▸ **Your objective**: Convert every line of the listing below into a JSON list of strings, one string per line, with blank lines skipped and the pictures left out.

▸ **Recorded information**:

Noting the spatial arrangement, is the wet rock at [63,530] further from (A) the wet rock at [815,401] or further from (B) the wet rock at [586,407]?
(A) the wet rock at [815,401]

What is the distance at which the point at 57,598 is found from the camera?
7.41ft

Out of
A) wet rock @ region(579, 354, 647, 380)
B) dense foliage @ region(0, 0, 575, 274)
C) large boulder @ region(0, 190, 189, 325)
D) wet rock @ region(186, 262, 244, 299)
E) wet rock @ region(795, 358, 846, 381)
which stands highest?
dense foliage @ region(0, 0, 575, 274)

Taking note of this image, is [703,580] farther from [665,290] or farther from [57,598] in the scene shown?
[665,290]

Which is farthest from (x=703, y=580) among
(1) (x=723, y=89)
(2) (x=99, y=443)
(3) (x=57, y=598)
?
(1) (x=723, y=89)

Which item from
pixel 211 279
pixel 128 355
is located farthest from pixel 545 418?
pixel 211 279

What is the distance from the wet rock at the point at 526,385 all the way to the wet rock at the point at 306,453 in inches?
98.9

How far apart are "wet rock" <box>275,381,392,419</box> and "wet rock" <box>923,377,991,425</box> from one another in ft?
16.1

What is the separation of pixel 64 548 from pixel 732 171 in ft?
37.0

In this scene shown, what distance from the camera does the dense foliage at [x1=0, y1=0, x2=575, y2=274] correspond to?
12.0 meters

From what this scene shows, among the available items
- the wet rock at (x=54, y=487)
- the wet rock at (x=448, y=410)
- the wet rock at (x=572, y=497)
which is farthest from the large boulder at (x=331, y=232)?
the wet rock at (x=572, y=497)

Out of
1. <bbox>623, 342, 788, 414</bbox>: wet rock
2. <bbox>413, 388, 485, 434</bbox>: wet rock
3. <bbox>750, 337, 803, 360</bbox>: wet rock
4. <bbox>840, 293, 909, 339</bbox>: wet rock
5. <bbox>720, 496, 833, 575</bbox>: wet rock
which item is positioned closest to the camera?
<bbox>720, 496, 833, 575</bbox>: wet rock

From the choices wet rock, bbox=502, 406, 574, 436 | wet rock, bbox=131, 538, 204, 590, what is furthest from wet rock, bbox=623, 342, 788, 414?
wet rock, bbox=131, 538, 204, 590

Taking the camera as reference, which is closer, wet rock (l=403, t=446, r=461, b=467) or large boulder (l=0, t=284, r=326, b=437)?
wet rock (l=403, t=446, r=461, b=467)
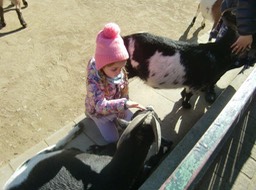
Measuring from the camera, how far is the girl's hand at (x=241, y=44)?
294 centimetres

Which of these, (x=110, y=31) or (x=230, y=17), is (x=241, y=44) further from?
(x=110, y=31)

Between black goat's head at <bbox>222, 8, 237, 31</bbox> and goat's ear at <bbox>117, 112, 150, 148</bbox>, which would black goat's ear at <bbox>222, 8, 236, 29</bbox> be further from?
goat's ear at <bbox>117, 112, 150, 148</bbox>

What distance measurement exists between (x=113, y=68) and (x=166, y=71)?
898 millimetres

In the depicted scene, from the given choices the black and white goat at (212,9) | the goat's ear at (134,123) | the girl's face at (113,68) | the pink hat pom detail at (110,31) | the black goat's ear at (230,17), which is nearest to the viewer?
the goat's ear at (134,123)

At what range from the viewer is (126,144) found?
2023mm

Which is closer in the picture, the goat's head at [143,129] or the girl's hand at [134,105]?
the goat's head at [143,129]

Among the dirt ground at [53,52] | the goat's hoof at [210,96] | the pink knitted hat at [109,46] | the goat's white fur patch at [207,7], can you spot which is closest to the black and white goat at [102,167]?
the pink knitted hat at [109,46]

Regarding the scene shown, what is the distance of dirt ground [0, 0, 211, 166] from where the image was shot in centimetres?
382

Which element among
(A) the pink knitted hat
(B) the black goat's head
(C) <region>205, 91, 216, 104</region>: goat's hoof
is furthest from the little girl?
(B) the black goat's head

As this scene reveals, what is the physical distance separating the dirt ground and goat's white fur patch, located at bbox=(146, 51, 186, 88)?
1.24 metres

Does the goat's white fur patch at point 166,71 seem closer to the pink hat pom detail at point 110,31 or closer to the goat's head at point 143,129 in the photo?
the pink hat pom detail at point 110,31

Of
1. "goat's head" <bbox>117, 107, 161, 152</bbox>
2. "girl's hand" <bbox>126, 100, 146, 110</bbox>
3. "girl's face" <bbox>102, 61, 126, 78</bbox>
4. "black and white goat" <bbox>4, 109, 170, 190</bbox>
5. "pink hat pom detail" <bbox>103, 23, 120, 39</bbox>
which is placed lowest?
"black and white goat" <bbox>4, 109, 170, 190</bbox>

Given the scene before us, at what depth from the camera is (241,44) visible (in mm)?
3018

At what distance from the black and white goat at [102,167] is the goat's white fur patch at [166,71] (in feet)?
3.82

▸ **Result for this exercise**:
[
  "Noting the spatial arrangement, is the wet rock at [63,530] further from (A) the wet rock at [815,401] or further from (B) the wet rock at [586,407]?",
  "(A) the wet rock at [815,401]",
  "What is the distance at which the point at 57,598 is found from the camera?",
  "7.41ft",
  "Out of",
  "A) wet rock @ region(579, 354, 647, 380)",
  "B) dense foliage @ region(0, 0, 575, 274)",
  "C) large boulder @ region(0, 190, 189, 325)",
  "D) wet rock @ region(186, 262, 244, 299)",
  "E) wet rock @ region(795, 358, 846, 381)",
  "which stands highest?",
  "dense foliage @ region(0, 0, 575, 274)",
  "Taking note of this image, is [703,580] farther from [665,290] or farther from [57,598] in the scene shown?",
  "[665,290]",
  "Which is farthest from (x=703, y=580) among",
  "(1) (x=723, y=89)",
  "(2) (x=99, y=443)",
  "(3) (x=57, y=598)",
  "?",
  "(1) (x=723, y=89)",
  "Which item from",
  "pixel 211 279",
  "pixel 128 355",
  "is located farthest from pixel 545 418?",
  "pixel 211 279",
  "What is the distance from the wet rock at the point at 526,385 all the way to the wet rock at the point at 306,453 in inches?",
  "98.9",
  "How far apart are \"wet rock\" <box>275,381,392,419</box> and \"wet rock\" <box>923,377,991,425</box> from one another in ft?",
  "16.1",
  "What is the separation of pixel 64 548 from pixel 732 171 in ft?",
  "37.0",
  "In this scene shown, what distance from the camera does the dense foliage at [x1=0, y1=0, x2=575, y2=274] correspond to?",
  "12.0 meters",
  "From what this scene shows, among the available items",
  "- the wet rock at (x=54, y=487)",
  "- the wet rock at (x=448, y=410)",
  "- the wet rock at (x=572, y=497)",
  "which is farthest from the large boulder at (x=331, y=232)?",
  "the wet rock at (x=572, y=497)",
  "Out of",
  "1. <bbox>623, 342, 788, 414</bbox>: wet rock",
  "2. <bbox>413, 388, 485, 434</bbox>: wet rock",
  "3. <bbox>750, 337, 803, 360</bbox>: wet rock",
  "4. <bbox>840, 293, 909, 339</bbox>: wet rock",
  "5. <bbox>720, 496, 833, 575</bbox>: wet rock",
  "which item is positioned closest to the camera?",
  "<bbox>720, 496, 833, 575</bbox>: wet rock",
  "From the choices wet rock, bbox=502, 406, 574, 436 | wet rock, bbox=131, 538, 204, 590, what is furthest from wet rock, bbox=623, 342, 788, 414?",
  "wet rock, bbox=131, 538, 204, 590",
  "Taking the camera as reference, which is closer, wet rock (l=403, t=446, r=461, b=467) or large boulder (l=0, t=284, r=326, b=437)?",
  "wet rock (l=403, t=446, r=461, b=467)",
  "Measuring from the camera, how far is the girl's hand at (x=241, y=44)?",
  "294 centimetres",
  "Which of these, (x=110, y=31) or (x=230, y=17), is (x=241, y=44) further from?",
  "(x=110, y=31)",
  "Between black goat's head at <bbox>222, 8, 237, 31</bbox> and goat's ear at <bbox>117, 112, 150, 148</bbox>, which would black goat's ear at <bbox>222, 8, 236, 29</bbox> be further from?",
  "goat's ear at <bbox>117, 112, 150, 148</bbox>",
  "What distance measurement exists between (x=113, y=68) and (x=166, y=71)?",
  "898 millimetres",
  "In the depicted scene, from the given choices the black and white goat at (212,9) | the goat's ear at (134,123) | the girl's face at (113,68) | the pink hat pom detail at (110,31) | the black goat's ear at (230,17), which is nearest to the viewer?",
  "the goat's ear at (134,123)",
  "At what range from the viewer is (126,144) found?",
  "2023mm",
  "Which is closer in the picture, the goat's head at [143,129] or the girl's hand at [134,105]?",
  "the goat's head at [143,129]",
  "Among the dirt ground at [53,52] | the goat's hoof at [210,96] | the pink knitted hat at [109,46] | the goat's white fur patch at [207,7], can you spot which is closest to the black and white goat at [102,167]?",
  "the pink knitted hat at [109,46]",
  "Regarding the scene shown, what is the distance of dirt ground [0, 0, 211, 166] from where the image was shot in centimetres?",
  "382",
  "Which element among",
  "(A) the pink knitted hat",
  "(B) the black goat's head",
  "(C) <region>205, 91, 216, 104</region>: goat's hoof",
  "is furthest from the little girl?",
  "(B) the black goat's head",
  "As this scene reveals, what is the physical distance separating the dirt ground and goat's white fur patch, located at bbox=(146, 51, 186, 88)?",
  "1.24 metres",
  "Does the goat's white fur patch at point 166,71 seem closer to the pink hat pom detail at point 110,31 or closer to the goat's head at point 143,129 in the photo?",
  "the pink hat pom detail at point 110,31",
  "Of",
  "1. \"goat's head\" <bbox>117, 107, 161, 152</bbox>",
  "2. \"girl's hand\" <bbox>126, 100, 146, 110</bbox>",
  "3. \"girl's face\" <bbox>102, 61, 126, 78</bbox>",
  "4. \"black and white goat\" <bbox>4, 109, 170, 190</bbox>",
  "5. \"pink hat pom detail\" <bbox>103, 23, 120, 39</bbox>",
  "which is placed lowest?",
  "\"black and white goat\" <bbox>4, 109, 170, 190</bbox>",
  "Given the scene before us, at what depth from the camera is (241,44) visible (in mm)?",
  "3018",
  "At what distance from the black and white goat at [102,167] is the goat's white fur patch at [166,71] (in feet)?",
  "3.82"
]